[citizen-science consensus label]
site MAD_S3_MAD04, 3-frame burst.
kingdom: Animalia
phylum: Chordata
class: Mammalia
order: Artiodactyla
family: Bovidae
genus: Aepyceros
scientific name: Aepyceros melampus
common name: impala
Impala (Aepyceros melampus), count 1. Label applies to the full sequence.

════════

§ The problem
Set down, please, the lines from the line holding "order: Artiodactyla" through the final line of the data, exactly and with nothing added.

§ Solution
order: Artiodactyla
family: Bovidae
genus: Aepyceros
scientific name: Aepyceros melampus
common name: impala
Impala (Aepyceros melampus), count 1. Label applies to the full sequence.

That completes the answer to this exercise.